## Data Preprocessing / Cleaning

Data Preprocessing is a technique that is used to convert the raw data into a clean data set. A dataset can be referred to as a dirty set if it has any of the following characteristics:
-    Missing Values
-    Duplicate Values
-    Wrong Values
-    Type Mismatch
-    Unnecessary Rows or Columns

Let's start with the missing values. To check all the missing values in the dataset, we could use:

In [None]:
df.isnull()

Since it returns the values in Boolean (T/F) format, we could use .sum() to get the sum of missing values in each column

In [None]:
df.isnull().sum()

### How to tackle Missing Values?

We can simply delete rows with missing values, but usually we would want to take advantage of as many data points as possible.

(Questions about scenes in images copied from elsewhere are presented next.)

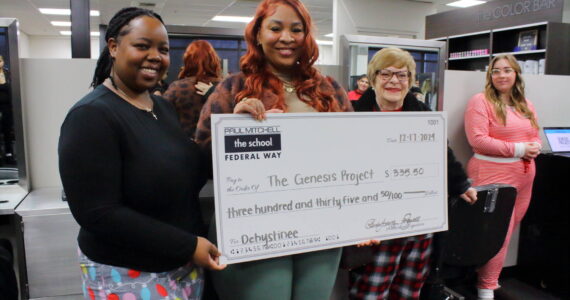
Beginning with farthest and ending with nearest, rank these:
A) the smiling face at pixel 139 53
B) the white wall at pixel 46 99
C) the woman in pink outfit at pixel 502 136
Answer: the woman in pink outfit at pixel 502 136, the white wall at pixel 46 99, the smiling face at pixel 139 53

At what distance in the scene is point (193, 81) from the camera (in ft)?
7.04

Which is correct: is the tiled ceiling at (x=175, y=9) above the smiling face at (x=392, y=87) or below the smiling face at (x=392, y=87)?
above

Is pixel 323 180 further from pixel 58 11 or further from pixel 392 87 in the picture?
pixel 58 11

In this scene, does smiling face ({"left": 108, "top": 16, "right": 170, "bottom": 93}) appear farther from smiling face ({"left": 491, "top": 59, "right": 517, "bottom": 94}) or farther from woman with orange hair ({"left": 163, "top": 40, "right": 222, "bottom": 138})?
smiling face ({"left": 491, "top": 59, "right": 517, "bottom": 94})

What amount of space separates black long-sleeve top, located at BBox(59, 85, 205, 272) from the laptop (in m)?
2.68

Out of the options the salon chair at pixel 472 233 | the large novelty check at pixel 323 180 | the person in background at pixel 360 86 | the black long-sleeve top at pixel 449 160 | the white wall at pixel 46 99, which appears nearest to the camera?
the large novelty check at pixel 323 180

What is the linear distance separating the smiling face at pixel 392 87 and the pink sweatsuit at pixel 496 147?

Replacing missing values with zeros would not be a good idea - as age 0 or price 0 have actual meanings and that would change our data.

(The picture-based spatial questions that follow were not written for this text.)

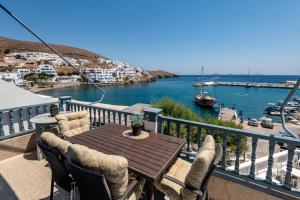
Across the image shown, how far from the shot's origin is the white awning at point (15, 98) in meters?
3.77

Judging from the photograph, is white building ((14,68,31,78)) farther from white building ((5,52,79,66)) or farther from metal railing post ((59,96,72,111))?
metal railing post ((59,96,72,111))

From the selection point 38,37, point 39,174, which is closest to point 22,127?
point 39,174

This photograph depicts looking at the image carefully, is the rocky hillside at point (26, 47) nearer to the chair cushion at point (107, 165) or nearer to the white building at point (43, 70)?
the white building at point (43, 70)

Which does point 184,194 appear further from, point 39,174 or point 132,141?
point 39,174

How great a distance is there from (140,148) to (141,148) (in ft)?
0.04

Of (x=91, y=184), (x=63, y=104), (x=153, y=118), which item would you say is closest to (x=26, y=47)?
(x=63, y=104)

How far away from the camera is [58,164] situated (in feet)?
5.98

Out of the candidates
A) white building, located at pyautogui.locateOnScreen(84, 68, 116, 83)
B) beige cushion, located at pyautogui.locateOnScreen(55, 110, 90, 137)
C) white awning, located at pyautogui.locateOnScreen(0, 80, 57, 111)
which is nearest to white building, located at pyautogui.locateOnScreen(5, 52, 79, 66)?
white building, located at pyautogui.locateOnScreen(84, 68, 116, 83)

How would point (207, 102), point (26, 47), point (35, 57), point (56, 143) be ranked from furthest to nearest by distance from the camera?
point (26, 47) → point (35, 57) → point (207, 102) → point (56, 143)

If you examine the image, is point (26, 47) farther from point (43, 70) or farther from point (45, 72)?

Therefore a good replacement value would be something that doesn't affect the data too much, such as the median or mean. The "fillna" function replaces every NaN (not a number) entry with the given input:

#### Filling with Mean, Median and Mode

In [None]:
df[col] = df[col].fillna(df[col].mean())

In [None]:
df[col] = df[col].fillna(df[col].median())

In [None]:
df[col] = df[col].fillna(df[col].mode()[0])

#### Filling with Interpolation

In [None]:
df[col] = df[col].interpolate(method ='linear', limit_direction ='forward')

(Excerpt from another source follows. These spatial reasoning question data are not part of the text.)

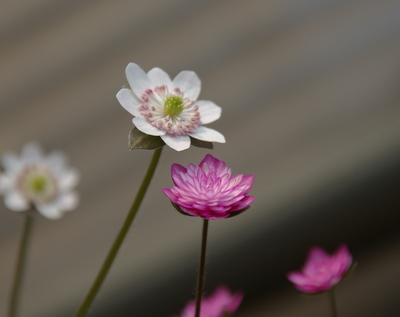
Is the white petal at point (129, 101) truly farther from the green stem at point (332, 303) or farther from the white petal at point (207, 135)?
the green stem at point (332, 303)

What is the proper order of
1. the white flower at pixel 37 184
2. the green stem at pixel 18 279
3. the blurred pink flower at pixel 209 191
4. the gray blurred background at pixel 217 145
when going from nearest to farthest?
the blurred pink flower at pixel 209 191, the green stem at pixel 18 279, the white flower at pixel 37 184, the gray blurred background at pixel 217 145

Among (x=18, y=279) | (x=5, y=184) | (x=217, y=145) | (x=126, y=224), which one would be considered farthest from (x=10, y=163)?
(x=217, y=145)

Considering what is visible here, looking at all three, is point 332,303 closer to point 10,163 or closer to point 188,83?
point 188,83

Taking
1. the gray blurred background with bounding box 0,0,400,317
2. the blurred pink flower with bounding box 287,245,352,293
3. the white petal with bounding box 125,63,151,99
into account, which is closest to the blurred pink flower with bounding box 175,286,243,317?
the blurred pink flower with bounding box 287,245,352,293

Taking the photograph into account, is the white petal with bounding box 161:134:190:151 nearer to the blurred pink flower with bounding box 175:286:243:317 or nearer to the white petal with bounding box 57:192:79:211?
the blurred pink flower with bounding box 175:286:243:317

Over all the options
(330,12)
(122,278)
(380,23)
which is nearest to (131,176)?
(122,278)

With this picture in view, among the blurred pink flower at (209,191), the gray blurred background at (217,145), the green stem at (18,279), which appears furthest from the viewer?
the gray blurred background at (217,145)

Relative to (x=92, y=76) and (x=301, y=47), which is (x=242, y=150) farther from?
(x=92, y=76)

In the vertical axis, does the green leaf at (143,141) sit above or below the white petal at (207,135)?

#### Filling with backward or forward fill

In [None]:
df[col] = df[col].fillna(method='ffill')

In [None]:
df[col] = df[col].fillna(method='bfill')

We can also remove the missing values from our dataset using:

#### Removing Row (if all values are missing)

In [None]:
df = df.dropna(how='all')

#### Removing Missing Values (column wise)

In [None]:
df = df.dropna(axis=1)

#### Removing Missing Values (row wise)

In [None]:
df = df.dropna(axis=0)

### Taking care of Duplicate Values

We can simply drop duplicates from our dataset using drop_duplicates function

In [None]:
df.drop_duplicates(keep=first,inplace=True)

### Type Mismatch

We can change the datatypes of any column using:

In [None]:
df[col] = df[col].astype('int64')

In [None]:
df[col] = df[col].astype('object')

In [None]:
df[col] = df[col].astype('float64')

### Handling Wrong Values

We can change any wrongly entered value from column using:

In [None]:
df[col].replace(to_replace=st1, value=st2)

or we can use the following code snippet:

In [None]:
# These are the indexes where karchi is written instead of karachi

khi_wrong_values = df[df['Cities']=='karchi'].index.tolist()
print(khi_wrong_values )
# [119, 147, 156, 388, 453, 471, 487]


# replacing the karchi with Karachi

for index in ans_call_null:
    df.loc[index,'Cities'] = "Karachi"